+++ Supplied passage +++

The Peace Implementation Council (PIC) is an international body charged with implementing the Dayton Peace Agreement for Bosnia and Herzegovina.  The Council was established at an implementation conference held in London, United Kingdom on December 8 and 9, 1995, subsequent to the completion of the negotiations of the accord the preceding month.  The Council is, in effect, the realization, through the High Representative for Bosnia and Herzegovina, of the international community's governance of Bosnia and Herzegovina after signature of the Dayton Agreement. This international control over Bosnia and Herzegovina is to last until the country is deemed politically and democratically stable and self-sustainable. 

The PIC comprises 55 countries and agencies that support the peace process in many different ways - by assisting it financially, providing troops for EUFOR Althea, or directly running operations in Bosnia and Herzegovina. There is also a fluctuating number of observers.

Since the London conference, the PIC has come together at the ministerial level another six times to review progress and define the goals of peace implementation for the coming period: in June 1996 in Florence, Italy; in December 1996 for a second time in London; in December 1997 in Bonn, Germany; in December 1998 in Madrid, Spain, in May 2000 and February 2007 in Brussels, Belgium.

+++ Supplied records +++

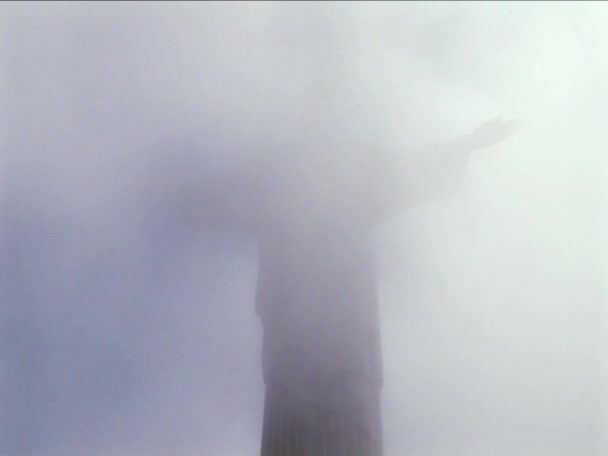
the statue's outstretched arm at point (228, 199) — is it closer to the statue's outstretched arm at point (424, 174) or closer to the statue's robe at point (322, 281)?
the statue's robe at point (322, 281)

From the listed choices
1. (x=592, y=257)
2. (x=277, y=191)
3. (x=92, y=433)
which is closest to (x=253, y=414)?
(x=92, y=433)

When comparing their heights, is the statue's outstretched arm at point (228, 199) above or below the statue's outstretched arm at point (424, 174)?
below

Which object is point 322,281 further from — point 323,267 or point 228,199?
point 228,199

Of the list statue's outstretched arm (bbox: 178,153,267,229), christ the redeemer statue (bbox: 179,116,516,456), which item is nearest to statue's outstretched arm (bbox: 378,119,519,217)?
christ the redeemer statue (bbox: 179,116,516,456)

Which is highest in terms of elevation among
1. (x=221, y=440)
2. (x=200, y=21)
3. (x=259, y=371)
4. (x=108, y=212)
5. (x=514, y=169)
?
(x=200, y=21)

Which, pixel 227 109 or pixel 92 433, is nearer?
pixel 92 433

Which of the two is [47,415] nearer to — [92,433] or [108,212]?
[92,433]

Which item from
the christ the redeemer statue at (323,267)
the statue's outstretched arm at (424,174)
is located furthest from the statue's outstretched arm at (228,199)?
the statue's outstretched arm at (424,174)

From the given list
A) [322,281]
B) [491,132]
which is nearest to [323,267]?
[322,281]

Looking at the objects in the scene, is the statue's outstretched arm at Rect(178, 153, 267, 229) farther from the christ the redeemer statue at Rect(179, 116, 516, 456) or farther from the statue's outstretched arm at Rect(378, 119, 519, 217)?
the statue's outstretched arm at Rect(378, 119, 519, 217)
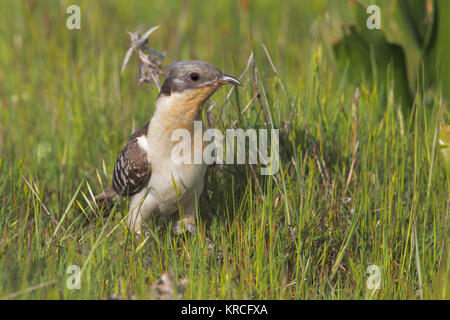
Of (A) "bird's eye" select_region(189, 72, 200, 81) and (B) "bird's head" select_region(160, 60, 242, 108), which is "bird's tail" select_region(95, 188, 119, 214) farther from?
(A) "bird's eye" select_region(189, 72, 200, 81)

+++
+++ Supplied records +++

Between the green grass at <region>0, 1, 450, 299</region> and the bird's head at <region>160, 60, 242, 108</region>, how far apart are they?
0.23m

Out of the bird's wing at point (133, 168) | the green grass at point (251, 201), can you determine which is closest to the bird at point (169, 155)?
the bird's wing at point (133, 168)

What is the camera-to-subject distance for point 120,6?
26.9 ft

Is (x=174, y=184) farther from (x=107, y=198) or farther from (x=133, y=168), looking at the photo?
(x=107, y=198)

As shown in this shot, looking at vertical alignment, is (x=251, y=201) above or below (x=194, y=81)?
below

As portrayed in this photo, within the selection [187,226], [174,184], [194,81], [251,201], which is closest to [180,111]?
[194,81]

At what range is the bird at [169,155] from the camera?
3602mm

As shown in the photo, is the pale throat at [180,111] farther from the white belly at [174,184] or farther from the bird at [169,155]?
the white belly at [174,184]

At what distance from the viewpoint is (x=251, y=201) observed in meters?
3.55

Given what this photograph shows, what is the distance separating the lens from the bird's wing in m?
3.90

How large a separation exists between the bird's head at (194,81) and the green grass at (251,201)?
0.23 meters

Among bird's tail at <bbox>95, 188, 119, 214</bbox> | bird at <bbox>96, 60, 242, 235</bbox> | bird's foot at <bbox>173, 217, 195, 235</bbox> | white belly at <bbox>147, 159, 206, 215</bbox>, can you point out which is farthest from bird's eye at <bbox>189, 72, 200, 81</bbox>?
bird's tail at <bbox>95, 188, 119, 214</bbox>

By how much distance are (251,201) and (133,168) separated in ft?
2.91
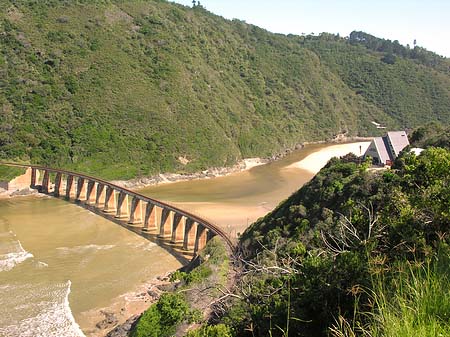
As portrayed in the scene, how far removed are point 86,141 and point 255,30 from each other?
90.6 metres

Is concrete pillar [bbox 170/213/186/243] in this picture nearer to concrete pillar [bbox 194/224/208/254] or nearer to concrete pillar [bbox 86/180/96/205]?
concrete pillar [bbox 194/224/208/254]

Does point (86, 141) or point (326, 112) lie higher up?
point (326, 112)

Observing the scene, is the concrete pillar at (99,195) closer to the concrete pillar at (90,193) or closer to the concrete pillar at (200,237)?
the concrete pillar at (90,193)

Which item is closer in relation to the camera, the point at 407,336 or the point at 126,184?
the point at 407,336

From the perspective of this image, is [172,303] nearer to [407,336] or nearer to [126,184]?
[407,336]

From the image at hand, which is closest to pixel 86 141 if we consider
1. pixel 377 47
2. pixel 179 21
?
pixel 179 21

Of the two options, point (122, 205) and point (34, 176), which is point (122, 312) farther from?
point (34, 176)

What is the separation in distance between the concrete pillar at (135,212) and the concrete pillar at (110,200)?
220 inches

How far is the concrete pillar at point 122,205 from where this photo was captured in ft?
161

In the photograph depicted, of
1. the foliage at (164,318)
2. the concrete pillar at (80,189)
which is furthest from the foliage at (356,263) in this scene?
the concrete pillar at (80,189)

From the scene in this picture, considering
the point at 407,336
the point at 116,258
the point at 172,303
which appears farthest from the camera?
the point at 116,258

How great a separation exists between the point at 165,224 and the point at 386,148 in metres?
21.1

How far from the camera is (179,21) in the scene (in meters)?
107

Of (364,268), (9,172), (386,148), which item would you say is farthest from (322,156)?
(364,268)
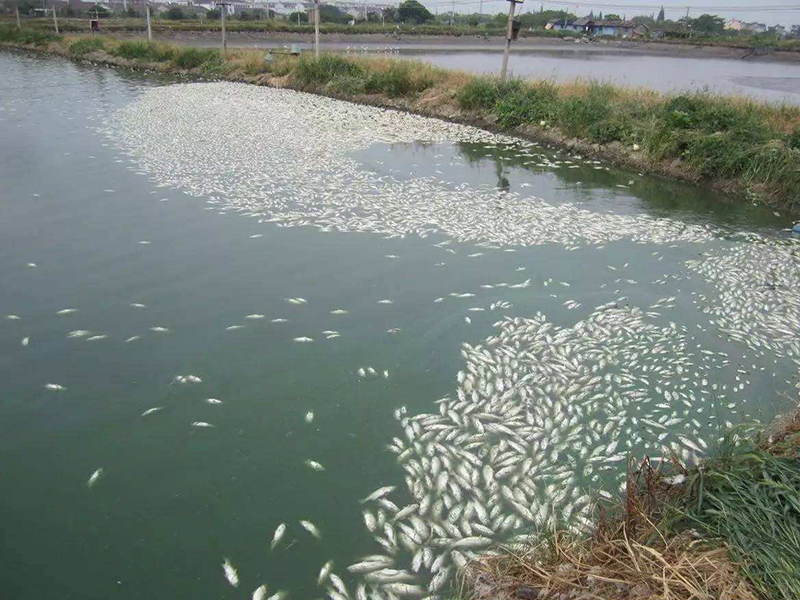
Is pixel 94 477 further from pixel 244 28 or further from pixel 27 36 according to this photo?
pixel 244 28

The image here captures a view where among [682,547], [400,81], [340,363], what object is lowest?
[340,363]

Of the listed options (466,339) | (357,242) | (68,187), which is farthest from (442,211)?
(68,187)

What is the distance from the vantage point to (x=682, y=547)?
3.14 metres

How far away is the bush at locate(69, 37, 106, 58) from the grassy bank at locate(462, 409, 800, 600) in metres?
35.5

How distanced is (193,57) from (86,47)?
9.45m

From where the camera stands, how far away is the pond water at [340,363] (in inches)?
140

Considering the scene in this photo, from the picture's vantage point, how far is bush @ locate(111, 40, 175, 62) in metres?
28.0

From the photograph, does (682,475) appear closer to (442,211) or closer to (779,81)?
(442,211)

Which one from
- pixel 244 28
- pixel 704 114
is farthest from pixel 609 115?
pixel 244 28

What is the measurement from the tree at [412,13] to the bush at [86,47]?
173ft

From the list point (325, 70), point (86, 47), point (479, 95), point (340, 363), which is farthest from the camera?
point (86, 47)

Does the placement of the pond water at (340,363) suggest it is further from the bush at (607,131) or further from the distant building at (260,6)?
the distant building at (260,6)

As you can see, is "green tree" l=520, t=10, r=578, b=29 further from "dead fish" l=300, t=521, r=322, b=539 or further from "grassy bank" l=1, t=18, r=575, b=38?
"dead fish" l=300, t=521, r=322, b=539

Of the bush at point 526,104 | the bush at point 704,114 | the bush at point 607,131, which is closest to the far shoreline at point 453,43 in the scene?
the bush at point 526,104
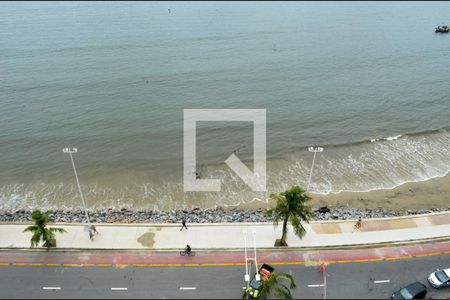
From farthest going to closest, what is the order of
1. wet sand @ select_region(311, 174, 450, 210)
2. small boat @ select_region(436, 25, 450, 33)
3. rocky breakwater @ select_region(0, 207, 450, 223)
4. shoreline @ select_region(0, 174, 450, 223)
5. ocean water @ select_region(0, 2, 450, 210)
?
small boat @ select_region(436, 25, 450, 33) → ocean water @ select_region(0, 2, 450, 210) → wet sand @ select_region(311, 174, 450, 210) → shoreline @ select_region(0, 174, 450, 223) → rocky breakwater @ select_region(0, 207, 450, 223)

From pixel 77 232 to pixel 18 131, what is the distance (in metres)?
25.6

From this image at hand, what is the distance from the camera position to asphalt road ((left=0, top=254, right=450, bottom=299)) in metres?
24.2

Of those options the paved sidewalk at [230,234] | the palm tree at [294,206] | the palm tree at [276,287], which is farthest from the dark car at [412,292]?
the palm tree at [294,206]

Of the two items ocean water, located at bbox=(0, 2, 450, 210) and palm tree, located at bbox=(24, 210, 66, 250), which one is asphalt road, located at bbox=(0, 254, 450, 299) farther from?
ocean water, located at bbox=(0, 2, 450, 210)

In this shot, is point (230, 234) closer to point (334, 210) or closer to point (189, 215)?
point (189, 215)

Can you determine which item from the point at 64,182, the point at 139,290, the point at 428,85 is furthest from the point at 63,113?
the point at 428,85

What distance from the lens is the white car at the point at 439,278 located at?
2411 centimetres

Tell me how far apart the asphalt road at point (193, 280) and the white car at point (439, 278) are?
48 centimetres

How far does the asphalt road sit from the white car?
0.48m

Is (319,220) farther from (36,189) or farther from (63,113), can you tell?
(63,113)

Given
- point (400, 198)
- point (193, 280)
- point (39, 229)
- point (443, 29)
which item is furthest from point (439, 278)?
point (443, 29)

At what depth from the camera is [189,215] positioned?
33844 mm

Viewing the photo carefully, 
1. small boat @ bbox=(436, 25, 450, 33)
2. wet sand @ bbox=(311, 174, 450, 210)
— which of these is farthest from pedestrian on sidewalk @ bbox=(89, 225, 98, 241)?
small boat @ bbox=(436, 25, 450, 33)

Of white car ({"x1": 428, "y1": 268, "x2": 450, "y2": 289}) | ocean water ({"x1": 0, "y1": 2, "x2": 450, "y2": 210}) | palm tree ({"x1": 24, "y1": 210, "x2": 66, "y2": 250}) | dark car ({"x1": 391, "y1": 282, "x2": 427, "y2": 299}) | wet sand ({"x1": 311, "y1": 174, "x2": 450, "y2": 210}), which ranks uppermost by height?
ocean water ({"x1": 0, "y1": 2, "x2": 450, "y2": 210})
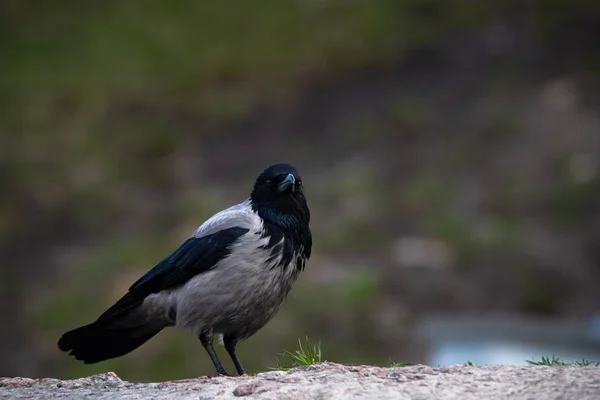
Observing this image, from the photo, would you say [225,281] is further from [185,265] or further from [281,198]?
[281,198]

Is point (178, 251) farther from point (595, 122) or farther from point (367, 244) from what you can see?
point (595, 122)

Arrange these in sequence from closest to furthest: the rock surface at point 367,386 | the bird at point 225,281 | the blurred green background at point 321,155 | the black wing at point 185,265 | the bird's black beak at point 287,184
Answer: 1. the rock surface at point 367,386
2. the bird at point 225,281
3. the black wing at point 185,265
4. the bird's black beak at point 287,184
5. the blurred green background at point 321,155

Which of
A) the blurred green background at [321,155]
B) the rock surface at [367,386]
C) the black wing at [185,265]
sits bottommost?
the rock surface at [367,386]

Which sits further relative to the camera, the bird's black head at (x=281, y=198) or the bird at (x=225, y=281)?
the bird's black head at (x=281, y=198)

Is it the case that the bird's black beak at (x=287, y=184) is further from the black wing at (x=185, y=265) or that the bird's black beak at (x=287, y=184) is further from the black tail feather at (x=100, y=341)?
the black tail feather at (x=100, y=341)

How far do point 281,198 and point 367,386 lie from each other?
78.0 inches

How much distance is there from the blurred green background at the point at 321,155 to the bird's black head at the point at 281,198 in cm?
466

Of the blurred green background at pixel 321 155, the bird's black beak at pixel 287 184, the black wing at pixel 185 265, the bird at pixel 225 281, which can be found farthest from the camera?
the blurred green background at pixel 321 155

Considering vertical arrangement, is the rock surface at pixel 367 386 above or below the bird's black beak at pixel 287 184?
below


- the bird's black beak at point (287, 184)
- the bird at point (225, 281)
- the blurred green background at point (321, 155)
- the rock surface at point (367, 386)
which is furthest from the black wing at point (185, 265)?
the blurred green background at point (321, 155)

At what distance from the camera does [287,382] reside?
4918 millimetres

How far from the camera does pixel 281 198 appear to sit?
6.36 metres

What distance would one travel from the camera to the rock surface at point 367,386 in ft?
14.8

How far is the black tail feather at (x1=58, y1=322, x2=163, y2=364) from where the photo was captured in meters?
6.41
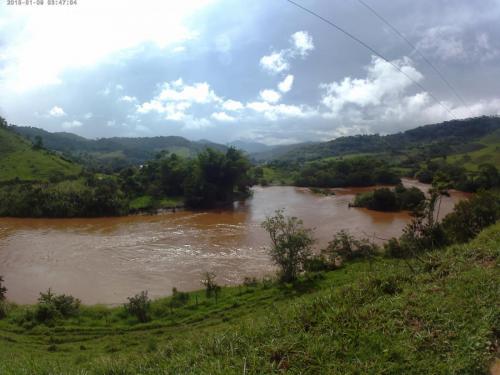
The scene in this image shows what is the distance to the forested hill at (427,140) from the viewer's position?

+++
+++ Supplied records +++

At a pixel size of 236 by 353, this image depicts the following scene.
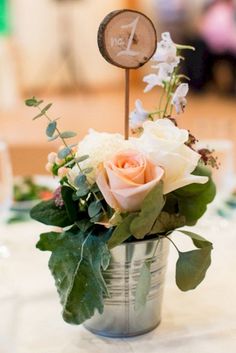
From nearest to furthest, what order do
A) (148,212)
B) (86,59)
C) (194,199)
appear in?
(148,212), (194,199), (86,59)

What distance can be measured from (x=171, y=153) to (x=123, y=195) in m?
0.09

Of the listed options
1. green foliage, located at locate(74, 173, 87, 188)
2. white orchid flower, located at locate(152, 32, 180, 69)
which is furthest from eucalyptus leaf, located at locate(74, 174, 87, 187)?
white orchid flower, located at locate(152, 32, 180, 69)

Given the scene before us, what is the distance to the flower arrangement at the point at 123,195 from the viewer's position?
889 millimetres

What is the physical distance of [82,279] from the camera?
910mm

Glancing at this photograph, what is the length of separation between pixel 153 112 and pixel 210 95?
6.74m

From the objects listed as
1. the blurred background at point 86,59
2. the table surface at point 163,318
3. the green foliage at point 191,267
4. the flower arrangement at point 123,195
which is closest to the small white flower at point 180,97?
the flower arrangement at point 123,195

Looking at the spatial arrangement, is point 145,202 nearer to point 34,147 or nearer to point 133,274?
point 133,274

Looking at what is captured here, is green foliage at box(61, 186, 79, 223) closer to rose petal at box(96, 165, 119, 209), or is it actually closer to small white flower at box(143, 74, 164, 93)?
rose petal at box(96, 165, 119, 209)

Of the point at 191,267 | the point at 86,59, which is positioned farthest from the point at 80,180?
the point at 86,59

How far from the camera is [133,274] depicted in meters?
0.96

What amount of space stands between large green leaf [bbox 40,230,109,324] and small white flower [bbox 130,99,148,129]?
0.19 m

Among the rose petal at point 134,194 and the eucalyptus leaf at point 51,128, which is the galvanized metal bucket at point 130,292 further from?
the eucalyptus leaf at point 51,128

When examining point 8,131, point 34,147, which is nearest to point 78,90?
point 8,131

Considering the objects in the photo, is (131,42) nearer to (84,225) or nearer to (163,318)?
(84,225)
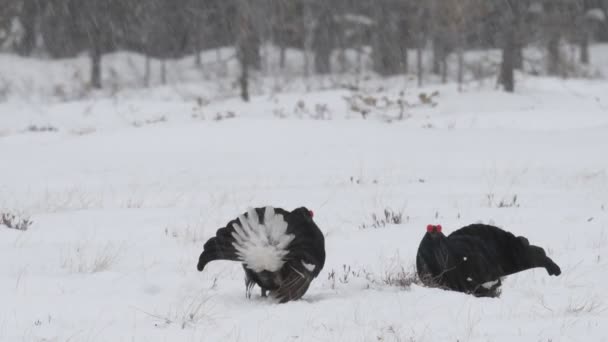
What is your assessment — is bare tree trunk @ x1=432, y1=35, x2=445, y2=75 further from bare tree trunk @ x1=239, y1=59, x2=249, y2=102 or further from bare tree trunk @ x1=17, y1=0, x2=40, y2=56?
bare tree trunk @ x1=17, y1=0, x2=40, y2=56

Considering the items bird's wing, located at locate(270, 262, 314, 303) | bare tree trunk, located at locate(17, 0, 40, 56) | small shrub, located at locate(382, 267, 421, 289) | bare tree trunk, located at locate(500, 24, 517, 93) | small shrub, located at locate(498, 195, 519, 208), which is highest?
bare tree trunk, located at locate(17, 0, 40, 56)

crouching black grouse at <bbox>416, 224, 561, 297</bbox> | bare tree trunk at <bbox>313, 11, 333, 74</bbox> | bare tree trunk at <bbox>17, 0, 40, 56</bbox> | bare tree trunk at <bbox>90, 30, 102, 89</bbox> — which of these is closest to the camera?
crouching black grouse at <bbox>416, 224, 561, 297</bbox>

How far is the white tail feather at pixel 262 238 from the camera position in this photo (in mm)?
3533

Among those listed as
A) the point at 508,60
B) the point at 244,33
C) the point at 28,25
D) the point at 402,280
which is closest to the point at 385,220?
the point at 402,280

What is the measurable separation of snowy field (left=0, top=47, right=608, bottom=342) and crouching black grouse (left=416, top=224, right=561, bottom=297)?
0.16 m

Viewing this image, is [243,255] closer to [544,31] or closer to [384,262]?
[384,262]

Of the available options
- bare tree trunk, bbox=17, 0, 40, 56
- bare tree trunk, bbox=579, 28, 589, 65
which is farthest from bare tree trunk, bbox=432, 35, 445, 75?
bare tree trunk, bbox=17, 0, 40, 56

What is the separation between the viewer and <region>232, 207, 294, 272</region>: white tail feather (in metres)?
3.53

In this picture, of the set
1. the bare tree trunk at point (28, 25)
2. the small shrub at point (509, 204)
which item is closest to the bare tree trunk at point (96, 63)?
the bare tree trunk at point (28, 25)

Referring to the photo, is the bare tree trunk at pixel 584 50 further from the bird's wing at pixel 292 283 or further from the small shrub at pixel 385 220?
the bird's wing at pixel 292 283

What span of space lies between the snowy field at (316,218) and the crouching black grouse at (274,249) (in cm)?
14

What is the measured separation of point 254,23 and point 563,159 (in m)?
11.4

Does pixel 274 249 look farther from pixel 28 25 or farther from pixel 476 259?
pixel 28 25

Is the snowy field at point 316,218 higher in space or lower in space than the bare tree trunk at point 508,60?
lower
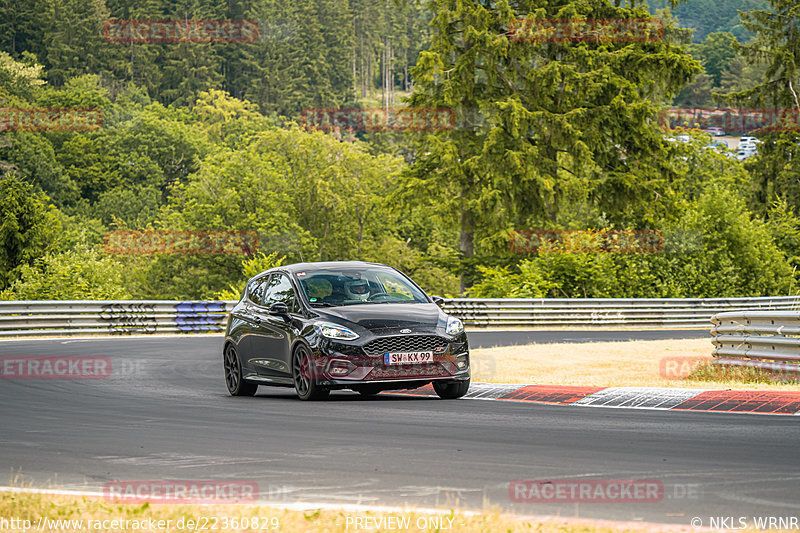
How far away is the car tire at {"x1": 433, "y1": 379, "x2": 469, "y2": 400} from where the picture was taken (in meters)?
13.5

+++

* Work to do *
Extract the entire Peace Implementation Council passage that appears above the data, reproducing it word for word.

* Response to the task *
The Peace Implementation Council (PIC) is an international body charged with implementing the Dayton Peace Agreement for Bosnia and Herzegovina.  The Council was established at an implementation conference held in London, United Kingdom on December 8 and 9, 1995, subsequent to the completion of the negotiations of the accord the preceding month.  The Council is, in effect, the realization, through the High Representative for Bosnia and Herzegovina, of the international community's governance of Bosnia and Herzegovina after signature of the Dayton Agreement. This international control over Bosnia and Herzegovina is to last until the country is deemed politically and democratically stable and self-sustainable. 

The PIC comprises 55 countries and agencies that support the peace process in many different ways - by assisting it financially, providing troops for EUFOR Althea, or directly running operations in Bosnia and Herzegovina. There is also a fluctuating number of observers.

Since the London conference, the PIC has come together at the ministerial level another six times to review progress and define the goals of peace implementation for the coming period: in June 1996 in Florence, Italy; in December 1996 for a second time in London; in December 1997 in Bonn, Germany; in December 1998 in Madrid, Spain, in May 2000 and February 2007 in Brussels, Belgium.